Carlo Cracco è prima di tutto un temerario. Solo un pazzo, un visionario con una buona dose di coraggio, lascerebbe, nel momento di maggior splendore e remunerazione, una carriera televisiva che ormai l’ha proiettato nello star system dello stivale, e forse oltre, per investire pesantemente in un luogo tanto bello quanto difficile.

Ma il mondo è pieno di visionari e pazzi che hanno avuto ragione. E noi siamo i primi sostenitori di Carlo Cracco e del suo progetto. Perché predisporre un luogo così ricco di fascino, così importante, così autorevole significa scommettere sul proprio futuro tutto quanto. Un giro di roulette, in cui solo la grande e instancabile vena creativa di uno tra i migliori cuochi dello stivale può far gridare al moderato rischio, invece che alla pazzia più folle ed estrema.

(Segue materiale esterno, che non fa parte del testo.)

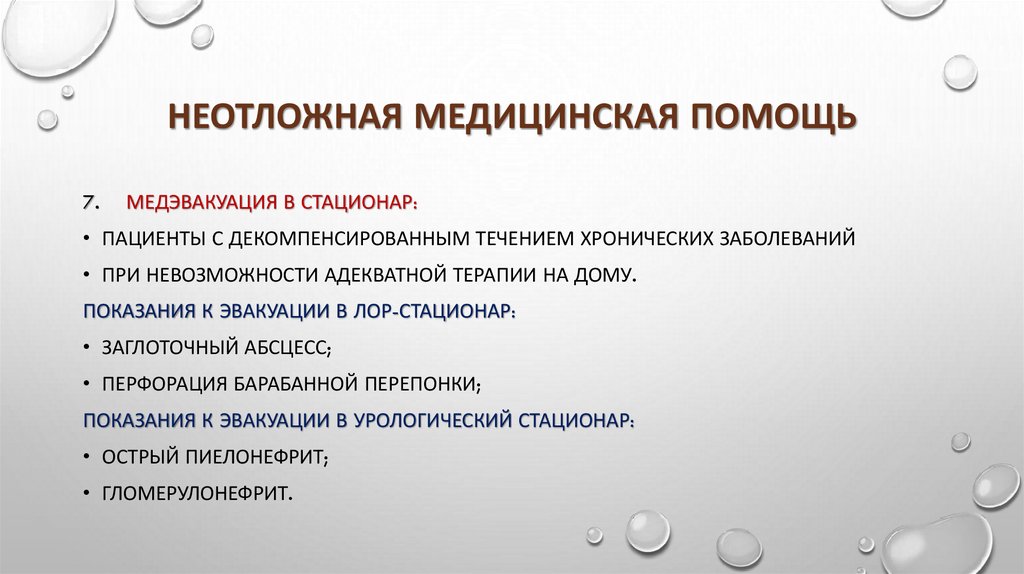 НЕОТЛОЖНАЯ МЕДИЦИНСКАЯ ПОМОЩЬ

7. МЕДЭВАКУАЦИЯ В СТАЦИОНАР:

• ПАЦИЕНТЫ С ДЕКОМПЕНСИРОВАННЫМ ТЕЧЕНИЕМ ХРОНИЧЕСКИХ ЗАБОЛЕВАНИЙ

• ПРИ НЕВОЗМОЖНОСТИ АДЕКВАТНОЙ ТЕРАПИИ НА ДОМУ.

ПОКАЗАНИЯ К ЭВАКУАЦИИ В ЛОР-СТАЦИОНАР:

• ЗАГЛОТОЧНЫЙ АБСЦЕСС;

• ПЕРФОРАЦИЯ БАРАБАННОЙ ПЕРЕПОНКИ;

ПОКАЗАНИЯ К ЭВАКУАЦИИ В УРОЛОГИЧЕСКИЙ СТАЦИОНАР:

• ОСТРЫЙ ПИЕЛОНЕФРИТ;

• ГЛОМЕРУЛОНЕФРИТ.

Solo alcuni scatti, che non rendono giustizia alcuna al luogo, perché vederlo dal vivo è tutta un’altra storia:

Uno dei ristoranti, dicevamo, tra i più belli d’Italia, e forse d’Europa. Un progetto complicato, con una stupenda sala eventi all’ultimo piano, il ristorante gastronomico al secondo piano, il bistrot e la caffetteria al piano terra. finemente ed elegantemente ristrutturato, tutto pensato nonché studiato nei minimi dettagli. Un investimento importante e impegnativo per dare lustro a Milano, con il progetto di alta ristorazione più importante, a nostra memoria, che sia mai stato concepito.

La cucina? La grande impronta di Cracco è evidente, l’avanguardia è ancora qui…

Fiumi di parole sono già corsi. E c’era da aspettarselo. Anche Cracco se l’aspettava, l’ha messo in conto. Lo chef interpreta la sua personale versione di una pizza? Bum! Parte lo sparo alzo zero. La cotoletta al Bistrot, dopo due giorni dall’apertura, era meno che perfetta? Ri-bum!

Noi, che non siamo mai passati per buonisti, siamo certi che il rodaggio, appena iniziato, di una macchina così complessa e complicata non può che essere ancora all’inizio. Inciampi, qualche svista, piccole cadute sono possibili quando c’è da far girare un locale così ricco di offerta e pieno di potenzialità.

Ecco perché ripartiamo dalla valutazione del Cracco di via Hugo, non perché non si meriti di più. Già oggi il nostro pranzo è stato ben al di sopra di questa valutazione. Ma preferiamo essere parchi, morigerati, preferiamo dare la possibilità a Carlo Cracco e al suo instancabile braccio destro Luca Sacchi, ormai in simbiosi totale con il suo maestro, di potersi fregiare di ulteriori traguardi in un prossimo futuro non troppo lontano. Saremo lì, presenti, costantemente. Anche perché il posto, e la cucina che esprime, sono degni di tante, tantissime visite.

Siamo convinti che Carlo Cracco e Luca Sacchi siano solo all’inizio di una trance agonistica positiva, che proietterà la loro cucina ben oltre le alte vette raggiunte già nel nostro pranzo con la crema cotta ai ricci di mare, moscato e rose cristallizate o il crudo di dentice, capesante, lime e caffè, con il lieve ma centrato tocco di burro di cacao grattugiato o la battuta di cervo, caviale, tartufo nero e lenticchie tostate e infine l’uovo, ingrediente feticcio di Cracco, sublimato in un irriverente sbeffeggio francofono al tartufo nero.

Completano il progetto una equipe di sala giovanissima, ancora in rodaggio, ma che, giustamente, ha dalla loro la freschezza e la voglia di emergere.

Non mancate una visita, vi divertirete e potrete vedere una maestosa macchina da guerra in costante e continua crescita, ne siamo certi.